The two and a half hours of performances fulfilled my hope of showing off the very broad range of Symphony Space’s cultural offerings, from the kickoff of the huge and spectacular Taikoza Japanese Drums, part of our CAP education program, to the great cellist Timothy Eddy’s unaccompanied Bach’s Cello Suite or Eugenia Zukerman playing a contemporary Chinese composer’s flute piece; from five Selected Shorts micro-fictions read by five stars of the series to Theodore Bikel coming from Los Angeles to sing “If I Were A Rich Man” in Yiddish! to all potential donors; from great poetry read by the likes of Marian Seldes, Estelle Parsons, Joanna Gleason, and Roy Blount, Jr, and from comedy turns by Stiller and Meara and Calvin Trillin to baseball haiku read by Stephen Lang and stirring vocal solos by Donna Murphy, James Naughton, Liz Callaway, Melissa Errico, and KT Sullivan, and choral works performed by such great groups as Hudson Shad and The Western Wind; from a Duke Ellington dance and song piece to Don Byron playing Bach on the clarinet, not to mention the 28 stars who took part in seven historical “Newsflashes” about Symphony Space’s past, present, and future! All this and much, much more. You hadda be there.

But if you were not, we will soon have an audio sampling right here on this website, and no doubt some bits of the video coverage will make their way online here before too long.
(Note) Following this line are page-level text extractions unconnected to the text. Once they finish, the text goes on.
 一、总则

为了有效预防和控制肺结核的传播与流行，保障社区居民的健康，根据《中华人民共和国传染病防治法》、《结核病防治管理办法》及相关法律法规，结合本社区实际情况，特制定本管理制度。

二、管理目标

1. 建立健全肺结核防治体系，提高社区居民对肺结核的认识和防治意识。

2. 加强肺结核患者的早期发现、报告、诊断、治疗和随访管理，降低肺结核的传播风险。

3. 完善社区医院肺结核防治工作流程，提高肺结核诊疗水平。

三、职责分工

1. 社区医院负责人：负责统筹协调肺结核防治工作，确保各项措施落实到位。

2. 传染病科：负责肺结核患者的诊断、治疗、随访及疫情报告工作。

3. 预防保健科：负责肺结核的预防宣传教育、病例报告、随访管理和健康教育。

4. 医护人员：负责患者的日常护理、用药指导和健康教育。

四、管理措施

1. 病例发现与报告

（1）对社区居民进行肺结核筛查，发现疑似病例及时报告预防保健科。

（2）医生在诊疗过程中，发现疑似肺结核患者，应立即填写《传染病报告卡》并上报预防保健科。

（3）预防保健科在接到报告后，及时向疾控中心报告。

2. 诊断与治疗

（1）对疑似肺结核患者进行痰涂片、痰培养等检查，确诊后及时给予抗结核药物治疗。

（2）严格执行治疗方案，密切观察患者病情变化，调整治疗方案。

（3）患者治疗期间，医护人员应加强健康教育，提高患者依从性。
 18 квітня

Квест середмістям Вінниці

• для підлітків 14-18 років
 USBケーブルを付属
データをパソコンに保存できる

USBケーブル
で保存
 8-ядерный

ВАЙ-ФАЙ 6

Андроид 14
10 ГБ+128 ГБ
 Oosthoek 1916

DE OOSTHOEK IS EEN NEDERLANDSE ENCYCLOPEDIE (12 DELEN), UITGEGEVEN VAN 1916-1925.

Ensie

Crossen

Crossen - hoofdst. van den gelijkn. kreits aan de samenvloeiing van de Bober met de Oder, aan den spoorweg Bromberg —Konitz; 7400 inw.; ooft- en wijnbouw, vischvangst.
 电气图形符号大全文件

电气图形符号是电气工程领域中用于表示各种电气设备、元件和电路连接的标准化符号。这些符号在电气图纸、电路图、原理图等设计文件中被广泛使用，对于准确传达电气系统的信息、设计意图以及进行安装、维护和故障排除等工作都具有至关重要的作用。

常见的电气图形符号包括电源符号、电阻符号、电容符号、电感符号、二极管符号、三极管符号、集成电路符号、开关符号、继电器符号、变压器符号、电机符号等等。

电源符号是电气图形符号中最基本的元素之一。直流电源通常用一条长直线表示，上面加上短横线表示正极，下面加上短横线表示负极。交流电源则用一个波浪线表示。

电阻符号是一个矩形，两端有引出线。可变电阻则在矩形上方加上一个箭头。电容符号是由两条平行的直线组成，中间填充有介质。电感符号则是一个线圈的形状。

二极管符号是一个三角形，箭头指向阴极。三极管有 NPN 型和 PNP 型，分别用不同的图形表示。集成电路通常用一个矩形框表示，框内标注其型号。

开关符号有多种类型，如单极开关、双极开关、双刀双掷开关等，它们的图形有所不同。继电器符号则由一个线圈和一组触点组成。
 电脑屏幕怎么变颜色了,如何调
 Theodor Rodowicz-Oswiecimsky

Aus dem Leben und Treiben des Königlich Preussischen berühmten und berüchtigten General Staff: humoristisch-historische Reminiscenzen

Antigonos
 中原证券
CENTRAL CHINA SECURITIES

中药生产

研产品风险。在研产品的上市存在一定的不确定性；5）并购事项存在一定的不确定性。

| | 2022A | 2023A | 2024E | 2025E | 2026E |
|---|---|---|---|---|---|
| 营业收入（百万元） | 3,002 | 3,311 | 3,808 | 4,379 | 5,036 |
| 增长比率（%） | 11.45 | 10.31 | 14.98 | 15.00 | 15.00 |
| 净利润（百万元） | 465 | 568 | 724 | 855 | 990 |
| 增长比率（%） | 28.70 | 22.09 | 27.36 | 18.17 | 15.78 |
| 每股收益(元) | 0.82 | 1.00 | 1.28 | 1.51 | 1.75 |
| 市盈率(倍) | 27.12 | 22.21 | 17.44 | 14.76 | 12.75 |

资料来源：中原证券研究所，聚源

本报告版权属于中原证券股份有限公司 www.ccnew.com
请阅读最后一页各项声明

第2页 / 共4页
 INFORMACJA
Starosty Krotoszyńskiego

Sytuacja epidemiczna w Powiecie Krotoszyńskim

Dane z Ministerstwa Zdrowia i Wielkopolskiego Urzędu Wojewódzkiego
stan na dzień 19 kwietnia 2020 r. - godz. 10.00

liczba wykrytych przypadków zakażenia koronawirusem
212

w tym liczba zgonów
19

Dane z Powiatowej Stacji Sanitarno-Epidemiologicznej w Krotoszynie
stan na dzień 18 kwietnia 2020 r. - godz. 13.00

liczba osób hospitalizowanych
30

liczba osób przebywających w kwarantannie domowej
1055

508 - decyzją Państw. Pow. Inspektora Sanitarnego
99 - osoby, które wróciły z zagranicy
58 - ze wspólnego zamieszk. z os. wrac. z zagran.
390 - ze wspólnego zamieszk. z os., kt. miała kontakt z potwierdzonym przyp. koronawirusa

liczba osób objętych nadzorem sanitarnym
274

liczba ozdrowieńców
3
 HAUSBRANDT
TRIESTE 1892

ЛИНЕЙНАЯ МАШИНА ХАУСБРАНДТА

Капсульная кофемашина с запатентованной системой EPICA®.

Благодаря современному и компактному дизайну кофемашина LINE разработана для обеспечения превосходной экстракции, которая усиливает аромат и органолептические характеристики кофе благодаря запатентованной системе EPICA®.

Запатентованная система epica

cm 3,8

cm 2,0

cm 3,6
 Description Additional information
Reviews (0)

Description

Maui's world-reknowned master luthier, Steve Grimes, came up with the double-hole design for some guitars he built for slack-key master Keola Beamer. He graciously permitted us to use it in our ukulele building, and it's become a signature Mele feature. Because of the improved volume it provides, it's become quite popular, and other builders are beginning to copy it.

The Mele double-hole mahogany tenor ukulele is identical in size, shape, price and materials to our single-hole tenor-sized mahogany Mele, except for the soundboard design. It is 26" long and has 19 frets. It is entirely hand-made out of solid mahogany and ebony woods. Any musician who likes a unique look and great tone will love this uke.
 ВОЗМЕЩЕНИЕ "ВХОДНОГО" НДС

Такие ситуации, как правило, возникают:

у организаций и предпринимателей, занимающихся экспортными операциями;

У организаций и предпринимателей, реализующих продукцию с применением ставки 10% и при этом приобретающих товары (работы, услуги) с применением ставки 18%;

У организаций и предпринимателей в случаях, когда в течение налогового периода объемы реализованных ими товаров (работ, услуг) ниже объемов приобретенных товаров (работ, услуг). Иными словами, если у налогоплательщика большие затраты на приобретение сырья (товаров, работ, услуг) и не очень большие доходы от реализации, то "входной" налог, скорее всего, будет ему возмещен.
The morning after the Birthday Bash, we were already busy on what’s coming up next. For me, that’s the January 28th Thalia Follies on the subject of the tightening and perhaps frightening Presidential race. I hope you’ll come to the 6:30 or 8:30 show to hear songs about the front-runners and the big issues, as well as advance drafts of Mike Bloomberg’s “Big Announcement” and Mike Huckabee’s planned Inaugural Address. See you there.